What are we all going to be talking about in five years?

Fully autonomous systems in the physical world–from self-operating buildings to software-driven construction and infrastructure. The shift will force investors to move beyond growth narratives and underwrite AI businesses more like infrastructure–where cost, reliability, and margin actually matter.

On My Radar

Quantum business: Beyond Microsoft’s new chip, there was a lot happening in the world of quantum computing this week. First, Quantinuum, a spinout of Honeywell, debuted on the Nasdaq this week, raising $1.68 billion in an upsized IPO. (The stock is down today, but so is the rest of the market.) Second, banking giant JPMorganChase announced a collaboration with chipmaker AMD and quantum computing company OQC to build a quantum AI research platform in London that uses advanced computing tech for commercially valuable problems. Finally, D-Wave released its updated roadmap to produce a commercial, fault-tolerant quantum machine by 2032.

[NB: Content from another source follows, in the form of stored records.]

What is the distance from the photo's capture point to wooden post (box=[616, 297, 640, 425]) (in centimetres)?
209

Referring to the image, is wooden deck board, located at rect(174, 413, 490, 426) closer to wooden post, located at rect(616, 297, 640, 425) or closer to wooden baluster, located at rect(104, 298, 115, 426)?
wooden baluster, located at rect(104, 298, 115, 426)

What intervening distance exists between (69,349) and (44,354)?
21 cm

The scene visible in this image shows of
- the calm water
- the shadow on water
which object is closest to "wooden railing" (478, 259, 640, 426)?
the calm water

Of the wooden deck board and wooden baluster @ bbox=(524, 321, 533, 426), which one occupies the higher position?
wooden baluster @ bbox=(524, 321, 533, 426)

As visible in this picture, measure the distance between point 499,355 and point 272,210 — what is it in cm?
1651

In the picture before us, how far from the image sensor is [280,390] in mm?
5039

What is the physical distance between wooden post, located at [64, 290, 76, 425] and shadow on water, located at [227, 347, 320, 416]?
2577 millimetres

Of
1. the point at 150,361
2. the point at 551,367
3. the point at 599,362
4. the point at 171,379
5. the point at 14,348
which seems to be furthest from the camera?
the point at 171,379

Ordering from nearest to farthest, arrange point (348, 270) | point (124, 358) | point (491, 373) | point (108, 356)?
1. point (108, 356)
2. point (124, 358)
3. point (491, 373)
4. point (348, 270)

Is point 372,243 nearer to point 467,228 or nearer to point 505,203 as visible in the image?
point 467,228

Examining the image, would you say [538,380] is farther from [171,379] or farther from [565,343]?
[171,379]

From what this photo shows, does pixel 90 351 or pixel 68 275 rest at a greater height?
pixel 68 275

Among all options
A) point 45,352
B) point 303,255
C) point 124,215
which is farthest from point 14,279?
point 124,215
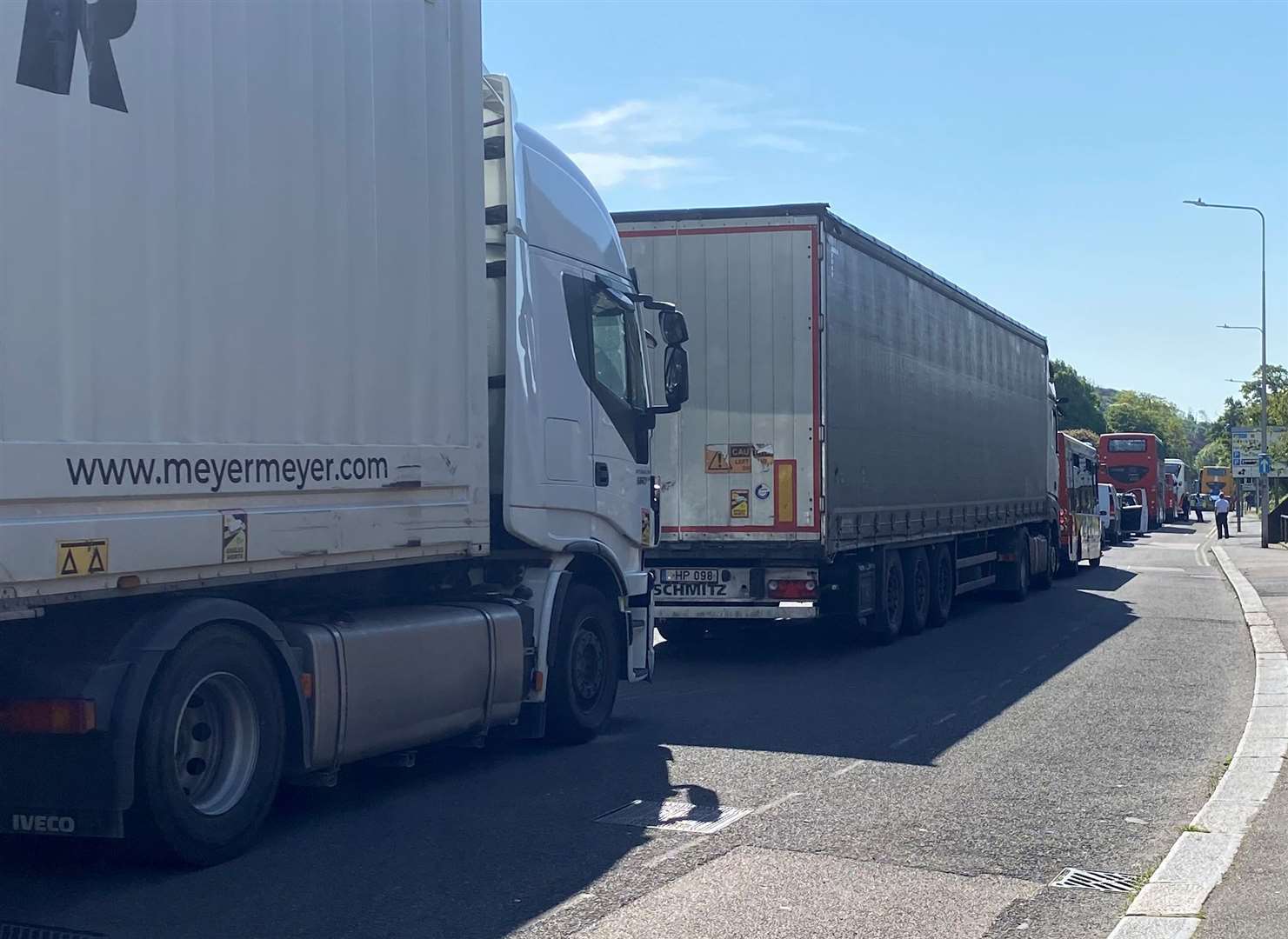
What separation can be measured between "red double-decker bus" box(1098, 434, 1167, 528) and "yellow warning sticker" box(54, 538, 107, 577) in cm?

Anthropic vs the Pentagon, week 14: Secretary of Defense Pete Hegseth told the D.C. Circuit Court of Appeals that he had denied a request to reconsider Anthropic’s status as a supply chain risk. Though it’s hard to parse that as having a lot of teeth when the National Security Agency, which is part of the Defense Department, is apparently using the company’s Mythos model to carry out cyberattacks. The AI giant also confidentially filed for an IPO this week, and it will be interesting to see what the company thinks about the risks its ongoing legal battle will have on its bottom line when the filings are made public.

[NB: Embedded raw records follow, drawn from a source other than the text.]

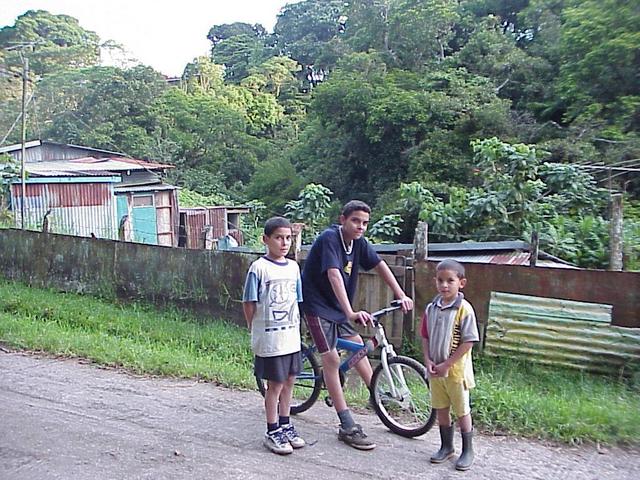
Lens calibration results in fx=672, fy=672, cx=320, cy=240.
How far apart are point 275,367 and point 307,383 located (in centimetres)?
97

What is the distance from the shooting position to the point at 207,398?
559cm

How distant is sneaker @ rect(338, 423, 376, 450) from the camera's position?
4.44 meters

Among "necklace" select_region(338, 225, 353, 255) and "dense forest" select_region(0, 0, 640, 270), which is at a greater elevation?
"dense forest" select_region(0, 0, 640, 270)

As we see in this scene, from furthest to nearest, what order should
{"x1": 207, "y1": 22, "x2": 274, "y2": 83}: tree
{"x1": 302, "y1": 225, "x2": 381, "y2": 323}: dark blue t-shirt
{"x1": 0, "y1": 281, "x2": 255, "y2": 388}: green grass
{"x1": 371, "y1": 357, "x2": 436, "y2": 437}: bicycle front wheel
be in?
{"x1": 207, "y1": 22, "x2": 274, "y2": 83}: tree, {"x1": 0, "y1": 281, "x2": 255, "y2": 388}: green grass, {"x1": 371, "y1": 357, "x2": 436, "y2": 437}: bicycle front wheel, {"x1": 302, "y1": 225, "x2": 381, "y2": 323}: dark blue t-shirt

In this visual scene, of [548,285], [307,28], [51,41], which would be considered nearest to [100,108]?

The current state of the Strait: The Strait of Hormuz largely remains halted, though reportedly the U.S. Navy has successfully routed some commercial traffic through in the past couple of weeks. That’s continuing ongoing supply crunches of helium, fertilizer, natural gas and oil, the effects of which are still winding their way through the global economy and the worst may not be felt for weeks, even if traffic were to reopen today. The House of Representatives passed a resolution this week calling for the president to cease hostilities, though it still needs to clear the Senate. Despite constant suggestions for the past few weeks that the U.S., Iran and Israel are “close” to a deal, it doesn’t seem likely the situation will end anytime soon.

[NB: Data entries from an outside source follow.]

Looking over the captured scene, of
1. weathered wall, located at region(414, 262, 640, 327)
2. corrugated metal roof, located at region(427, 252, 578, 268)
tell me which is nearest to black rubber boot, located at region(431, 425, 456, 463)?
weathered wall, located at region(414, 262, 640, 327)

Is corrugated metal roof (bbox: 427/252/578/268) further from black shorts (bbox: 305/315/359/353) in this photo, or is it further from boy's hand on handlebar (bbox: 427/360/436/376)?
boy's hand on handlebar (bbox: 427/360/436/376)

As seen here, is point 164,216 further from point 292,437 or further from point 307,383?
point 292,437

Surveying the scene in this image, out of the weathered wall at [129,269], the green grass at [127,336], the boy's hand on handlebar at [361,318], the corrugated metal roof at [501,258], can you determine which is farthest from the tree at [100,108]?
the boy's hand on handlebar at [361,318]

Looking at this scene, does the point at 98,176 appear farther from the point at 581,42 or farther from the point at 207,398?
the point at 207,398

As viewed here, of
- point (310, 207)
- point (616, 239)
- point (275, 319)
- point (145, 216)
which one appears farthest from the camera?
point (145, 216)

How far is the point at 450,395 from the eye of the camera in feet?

Pro Science Tip: Don’t Skip Breakfast–Eat a Bigger One

Trying to lose weight or eat healthier? (Or, like most of us, both?) Then listen to that voice in your head reminding you that “breakfast is the most important meal of the day.” A study from 2020, based on a survey of people’s dietary habits, found that people who eat larger breakfasts relative to their other meals tend to eat fewer calories and have better overall nutrition in their diets. And a study from 2022 found that people who ate larger breakfasts tend to have lower risk for metabolic syndrome–a cluster of related conditions such as diabetes, high blood pressure and abnormal cholesterol. These and other findings offer a pretty compelling bit of support for the old adage: “Eat breakfast like a king, lunch like a prince, and dinner like a pauper.”

What’s Entertaining Me This Week

After reading and enjoying Operation Bounce House by Matt Dinnamon (discussed here) I have finally gotten around to starting Dungeon Crawler Carl, the first in his popular series.

NEW ACHIEVEMENT: ONE OF US!

The author of this newsletter has joined the legions of fans obsessed with the postapocalyptic story of a pantsless man and his talking cat, who have been forced to play in a dungeon crawler style video game, but for real! With life or death stakes! All for the perverse entertainment of people watching from all over the galaxy! It’s pretty bleak and horrifying if you think about it, but there are enough jokes and action to keep readers endlessly entertained!

REWARD: Seven more books in the series to read, followed by months of impatient waiting for the next volume to come out. Congratulations.